Well, one of the reasons that the 443 is so quick is that it cuts through over the Green Line, into territories captured by Israel in the 6 day war. And while the road was originally designed for use by, and indeed was used by, the Palestinian Arab communities who live alongside it (it also zips you to Ramallah in no time at all), the entrance/exit roads to those Palestinian villages were closed off after several drive-by shootings, some fatal, during the Al-Aksa intifada in 2001 or 2002. So now it’s one of those, ahem, “apartheid” roads, that you read about on the news.

Now, I happen to think that the commuting traffic issue is one that has not yet been fully explored by right-wing media and politicians. I mean, it’s all very well that the Palestinians want their own state, but what about my commute? Why should I sit in traffic for 20 minutes just so that 5 million people can have self-determination?

For me personally, this dilemma is an enormous tension between two very important things in my life: (i) Middle East Peace and (ii) 10 minutes’ extra sleep at night. So here is the solution I have come up with:

Peace offsets.

You know, like carbon offsets? When Al Gore gets all upset about global warming but then runs up a huge bill air conditioning his mansion, he gives money to various organizations that promise to “offset” his carbon footprint by planting trees, investing in renewable energy, etc.
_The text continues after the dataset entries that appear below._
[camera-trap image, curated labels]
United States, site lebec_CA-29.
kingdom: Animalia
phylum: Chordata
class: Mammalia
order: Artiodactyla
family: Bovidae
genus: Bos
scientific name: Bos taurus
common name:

Just about every airline is getting in on the act now too. I figure, why not do the same with Road 443? Every time I drive on it, I will make a small donation to Peace Now or a similarly worthy group. So just as Al Gore can have his cake and eat it too, so can I! I can be self-righteous and lefty-liberal about the Peace Process, and go to bed to enjoy my extra 10 minutes’ sleep with a clear conscience! Hurray! Who said living in Israel was complicated?